Without a solution like SIEM alerting the IT team of abnormal activity, hackers can take their time getting to know their victim’s IT estate, before identifying the most valuable assets and using admin permissions they’ve secured, to delete all backups before making their demands. ALL BACKUPS. There is no way back from that.

Whilst no single solution can stop ransomware attacks, security experts like ourselves are now heavily pushing a concept called immutability -a simple, affordable solution which does not stop ransomware (although we are happy to talk about that separately) but does save your back-ups, by making at least one copy which cannot be deleted or altered for a set period of time by anyone (not even admin, or a hacker posing as them).

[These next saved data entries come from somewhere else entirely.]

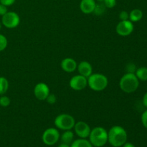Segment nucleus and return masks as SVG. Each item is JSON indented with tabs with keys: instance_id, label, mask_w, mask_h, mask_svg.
<instances>
[{
	"instance_id": "1",
	"label": "nucleus",
	"mask_w": 147,
	"mask_h": 147,
	"mask_svg": "<svg viewBox=\"0 0 147 147\" xmlns=\"http://www.w3.org/2000/svg\"><path fill=\"white\" fill-rule=\"evenodd\" d=\"M128 134L124 128L113 126L108 131V142L113 147H121L127 142Z\"/></svg>"
},
{
	"instance_id": "2",
	"label": "nucleus",
	"mask_w": 147,
	"mask_h": 147,
	"mask_svg": "<svg viewBox=\"0 0 147 147\" xmlns=\"http://www.w3.org/2000/svg\"><path fill=\"white\" fill-rule=\"evenodd\" d=\"M139 86V80L135 73H126L123 75L119 81L121 90L126 93H132L136 91Z\"/></svg>"
},
{
	"instance_id": "3",
	"label": "nucleus",
	"mask_w": 147,
	"mask_h": 147,
	"mask_svg": "<svg viewBox=\"0 0 147 147\" xmlns=\"http://www.w3.org/2000/svg\"><path fill=\"white\" fill-rule=\"evenodd\" d=\"M88 138L93 146L103 147L108 142V131L101 126H97L91 129Z\"/></svg>"
},
{
	"instance_id": "4",
	"label": "nucleus",
	"mask_w": 147,
	"mask_h": 147,
	"mask_svg": "<svg viewBox=\"0 0 147 147\" xmlns=\"http://www.w3.org/2000/svg\"><path fill=\"white\" fill-rule=\"evenodd\" d=\"M87 79L88 86L91 90L96 92L105 90L109 85L108 78L101 73H92Z\"/></svg>"
},
{
	"instance_id": "5",
	"label": "nucleus",
	"mask_w": 147,
	"mask_h": 147,
	"mask_svg": "<svg viewBox=\"0 0 147 147\" xmlns=\"http://www.w3.org/2000/svg\"><path fill=\"white\" fill-rule=\"evenodd\" d=\"M54 123L56 128L60 130H72L76 124V120L73 116L68 113H61L56 116Z\"/></svg>"
},
{
	"instance_id": "6",
	"label": "nucleus",
	"mask_w": 147,
	"mask_h": 147,
	"mask_svg": "<svg viewBox=\"0 0 147 147\" xmlns=\"http://www.w3.org/2000/svg\"><path fill=\"white\" fill-rule=\"evenodd\" d=\"M60 134L56 128H48L42 134V140L47 146H53L59 141Z\"/></svg>"
},
{
	"instance_id": "7",
	"label": "nucleus",
	"mask_w": 147,
	"mask_h": 147,
	"mask_svg": "<svg viewBox=\"0 0 147 147\" xmlns=\"http://www.w3.org/2000/svg\"><path fill=\"white\" fill-rule=\"evenodd\" d=\"M20 17L14 11H7L1 17V24L8 29H14L20 24Z\"/></svg>"
},
{
	"instance_id": "8",
	"label": "nucleus",
	"mask_w": 147,
	"mask_h": 147,
	"mask_svg": "<svg viewBox=\"0 0 147 147\" xmlns=\"http://www.w3.org/2000/svg\"><path fill=\"white\" fill-rule=\"evenodd\" d=\"M134 30V23L130 20H124L119 22L116 27V31L119 35L126 37L131 34Z\"/></svg>"
},
{
	"instance_id": "9",
	"label": "nucleus",
	"mask_w": 147,
	"mask_h": 147,
	"mask_svg": "<svg viewBox=\"0 0 147 147\" xmlns=\"http://www.w3.org/2000/svg\"><path fill=\"white\" fill-rule=\"evenodd\" d=\"M70 87L73 90L79 91L86 88L88 86L87 78L81 76V75H76L71 78L69 82Z\"/></svg>"
},
{
	"instance_id": "10",
	"label": "nucleus",
	"mask_w": 147,
	"mask_h": 147,
	"mask_svg": "<svg viewBox=\"0 0 147 147\" xmlns=\"http://www.w3.org/2000/svg\"><path fill=\"white\" fill-rule=\"evenodd\" d=\"M73 129H74L75 133L76 134V135L81 139L88 138L90 131H91L90 126L87 123H86L85 121H82L76 122V124H75Z\"/></svg>"
},
{
	"instance_id": "11",
	"label": "nucleus",
	"mask_w": 147,
	"mask_h": 147,
	"mask_svg": "<svg viewBox=\"0 0 147 147\" xmlns=\"http://www.w3.org/2000/svg\"><path fill=\"white\" fill-rule=\"evenodd\" d=\"M50 93V88L46 83H39L34 86V95L40 100H46L48 95Z\"/></svg>"
},
{
	"instance_id": "12",
	"label": "nucleus",
	"mask_w": 147,
	"mask_h": 147,
	"mask_svg": "<svg viewBox=\"0 0 147 147\" xmlns=\"http://www.w3.org/2000/svg\"><path fill=\"white\" fill-rule=\"evenodd\" d=\"M60 67L66 73H73L77 69L78 63L74 59L66 57L61 61Z\"/></svg>"
},
{
	"instance_id": "13",
	"label": "nucleus",
	"mask_w": 147,
	"mask_h": 147,
	"mask_svg": "<svg viewBox=\"0 0 147 147\" xmlns=\"http://www.w3.org/2000/svg\"><path fill=\"white\" fill-rule=\"evenodd\" d=\"M77 69L79 74L87 78L93 73V67L91 64L88 61L80 62L79 64H78Z\"/></svg>"
},
{
	"instance_id": "14",
	"label": "nucleus",
	"mask_w": 147,
	"mask_h": 147,
	"mask_svg": "<svg viewBox=\"0 0 147 147\" xmlns=\"http://www.w3.org/2000/svg\"><path fill=\"white\" fill-rule=\"evenodd\" d=\"M96 5V0H81L80 4V9L82 12L88 14L93 12Z\"/></svg>"
},
{
	"instance_id": "15",
	"label": "nucleus",
	"mask_w": 147,
	"mask_h": 147,
	"mask_svg": "<svg viewBox=\"0 0 147 147\" xmlns=\"http://www.w3.org/2000/svg\"><path fill=\"white\" fill-rule=\"evenodd\" d=\"M60 140L63 143L67 144H71L72 142H73L74 139V133L71 130L64 131L62 135L60 136Z\"/></svg>"
},
{
	"instance_id": "16",
	"label": "nucleus",
	"mask_w": 147,
	"mask_h": 147,
	"mask_svg": "<svg viewBox=\"0 0 147 147\" xmlns=\"http://www.w3.org/2000/svg\"><path fill=\"white\" fill-rule=\"evenodd\" d=\"M143 17V12L139 9H134L129 13V20L132 22H139Z\"/></svg>"
},
{
	"instance_id": "17",
	"label": "nucleus",
	"mask_w": 147,
	"mask_h": 147,
	"mask_svg": "<svg viewBox=\"0 0 147 147\" xmlns=\"http://www.w3.org/2000/svg\"><path fill=\"white\" fill-rule=\"evenodd\" d=\"M70 147H93L89 140L86 139H81L79 138L78 139H76L73 141L70 144Z\"/></svg>"
},
{
	"instance_id": "18",
	"label": "nucleus",
	"mask_w": 147,
	"mask_h": 147,
	"mask_svg": "<svg viewBox=\"0 0 147 147\" xmlns=\"http://www.w3.org/2000/svg\"><path fill=\"white\" fill-rule=\"evenodd\" d=\"M135 75L139 81H147V67H140L136 69Z\"/></svg>"
},
{
	"instance_id": "19",
	"label": "nucleus",
	"mask_w": 147,
	"mask_h": 147,
	"mask_svg": "<svg viewBox=\"0 0 147 147\" xmlns=\"http://www.w3.org/2000/svg\"><path fill=\"white\" fill-rule=\"evenodd\" d=\"M9 81L6 78L0 77V96L4 95L9 89Z\"/></svg>"
},
{
	"instance_id": "20",
	"label": "nucleus",
	"mask_w": 147,
	"mask_h": 147,
	"mask_svg": "<svg viewBox=\"0 0 147 147\" xmlns=\"http://www.w3.org/2000/svg\"><path fill=\"white\" fill-rule=\"evenodd\" d=\"M106 7L104 5V4L99 3V4H96V7H95L94 11H93V13H94L97 16H101L104 14L105 11H106Z\"/></svg>"
},
{
	"instance_id": "21",
	"label": "nucleus",
	"mask_w": 147,
	"mask_h": 147,
	"mask_svg": "<svg viewBox=\"0 0 147 147\" xmlns=\"http://www.w3.org/2000/svg\"><path fill=\"white\" fill-rule=\"evenodd\" d=\"M8 40L4 34H0V52H2L7 48Z\"/></svg>"
},
{
	"instance_id": "22",
	"label": "nucleus",
	"mask_w": 147,
	"mask_h": 147,
	"mask_svg": "<svg viewBox=\"0 0 147 147\" xmlns=\"http://www.w3.org/2000/svg\"><path fill=\"white\" fill-rule=\"evenodd\" d=\"M10 103H11V100L8 96H4V95L0 96V106L1 107H8Z\"/></svg>"
},
{
	"instance_id": "23",
	"label": "nucleus",
	"mask_w": 147,
	"mask_h": 147,
	"mask_svg": "<svg viewBox=\"0 0 147 147\" xmlns=\"http://www.w3.org/2000/svg\"><path fill=\"white\" fill-rule=\"evenodd\" d=\"M103 4L106 6V8H113L116 5V0H104Z\"/></svg>"
},
{
	"instance_id": "24",
	"label": "nucleus",
	"mask_w": 147,
	"mask_h": 147,
	"mask_svg": "<svg viewBox=\"0 0 147 147\" xmlns=\"http://www.w3.org/2000/svg\"><path fill=\"white\" fill-rule=\"evenodd\" d=\"M46 100H47V103L49 104H55L57 101V98H56L55 95L53 94V93H50L48 95V96L46 98Z\"/></svg>"
},
{
	"instance_id": "25",
	"label": "nucleus",
	"mask_w": 147,
	"mask_h": 147,
	"mask_svg": "<svg viewBox=\"0 0 147 147\" xmlns=\"http://www.w3.org/2000/svg\"><path fill=\"white\" fill-rule=\"evenodd\" d=\"M119 19L121 21H124V20H129V13H128L126 11H121L119 13Z\"/></svg>"
},
{
	"instance_id": "26",
	"label": "nucleus",
	"mask_w": 147,
	"mask_h": 147,
	"mask_svg": "<svg viewBox=\"0 0 147 147\" xmlns=\"http://www.w3.org/2000/svg\"><path fill=\"white\" fill-rule=\"evenodd\" d=\"M136 70V65H135L134 63H130L126 65V71H127V73H135Z\"/></svg>"
},
{
	"instance_id": "27",
	"label": "nucleus",
	"mask_w": 147,
	"mask_h": 147,
	"mask_svg": "<svg viewBox=\"0 0 147 147\" xmlns=\"http://www.w3.org/2000/svg\"><path fill=\"white\" fill-rule=\"evenodd\" d=\"M141 120H142V123L144 127L147 129V109L145 111H144L143 113L142 114Z\"/></svg>"
},
{
	"instance_id": "28",
	"label": "nucleus",
	"mask_w": 147,
	"mask_h": 147,
	"mask_svg": "<svg viewBox=\"0 0 147 147\" xmlns=\"http://www.w3.org/2000/svg\"><path fill=\"white\" fill-rule=\"evenodd\" d=\"M16 0H0V4L6 6V7H9L13 5L15 3Z\"/></svg>"
},
{
	"instance_id": "29",
	"label": "nucleus",
	"mask_w": 147,
	"mask_h": 147,
	"mask_svg": "<svg viewBox=\"0 0 147 147\" xmlns=\"http://www.w3.org/2000/svg\"><path fill=\"white\" fill-rule=\"evenodd\" d=\"M7 11H8V10H7V7L0 4V16L2 17L3 15H4V14L7 12Z\"/></svg>"
},
{
	"instance_id": "30",
	"label": "nucleus",
	"mask_w": 147,
	"mask_h": 147,
	"mask_svg": "<svg viewBox=\"0 0 147 147\" xmlns=\"http://www.w3.org/2000/svg\"><path fill=\"white\" fill-rule=\"evenodd\" d=\"M142 103H143V105L144 106V107L147 109V92L144 95L143 99H142Z\"/></svg>"
},
{
	"instance_id": "31",
	"label": "nucleus",
	"mask_w": 147,
	"mask_h": 147,
	"mask_svg": "<svg viewBox=\"0 0 147 147\" xmlns=\"http://www.w3.org/2000/svg\"><path fill=\"white\" fill-rule=\"evenodd\" d=\"M122 146L123 147H136L134 144L131 143V142H126V143H125Z\"/></svg>"
},
{
	"instance_id": "32",
	"label": "nucleus",
	"mask_w": 147,
	"mask_h": 147,
	"mask_svg": "<svg viewBox=\"0 0 147 147\" xmlns=\"http://www.w3.org/2000/svg\"><path fill=\"white\" fill-rule=\"evenodd\" d=\"M57 147H70V144H65V143H63L62 142L61 144H60V145H59Z\"/></svg>"
},
{
	"instance_id": "33",
	"label": "nucleus",
	"mask_w": 147,
	"mask_h": 147,
	"mask_svg": "<svg viewBox=\"0 0 147 147\" xmlns=\"http://www.w3.org/2000/svg\"><path fill=\"white\" fill-rule=\"evenodd\" d=\"M1 23L0 22V30H1Z\"/></svg>"
},
{
	"instance_id": "34",
	"label": "nucleus",
	"mask_w": 147,
	"mask_h": 147,
	"mask_svg": "<svg viewBox=\"0 0 147 147\" xmlns=\"http://www.w3.org/2000/svg\"><path fill=\"white\" fill-rule=\"evenodd\" d=\"M97 1H104V0H97Z\"/></svg>"
}]
</instances>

Whilst the industry standard was once considered to be 3+2+1 - three backups on two different types of media with one kept off site - advice is quickly changing to 3+2+1+1, with the addition of one backup copy being immutable

This is the last line of defence in a ransomware attack, but it’s the defence that can save most organisations. VEEAM has it embedded in its solution and can be used on premise with the correct server in place. An alternative and more affordable option for some is the immutability which has been added to private clouds like ours.

There are a variety of options for making your backups immutable - make certain that you choose one. As security experts, we want to avoid reading about businesses that didn’t. By 2025, Gartner predicts a sevenfold increase in ransomware attacks with 75% of companies experiencing one or more. If those companies can retrieve their back-ups they are going some way to winning the fight.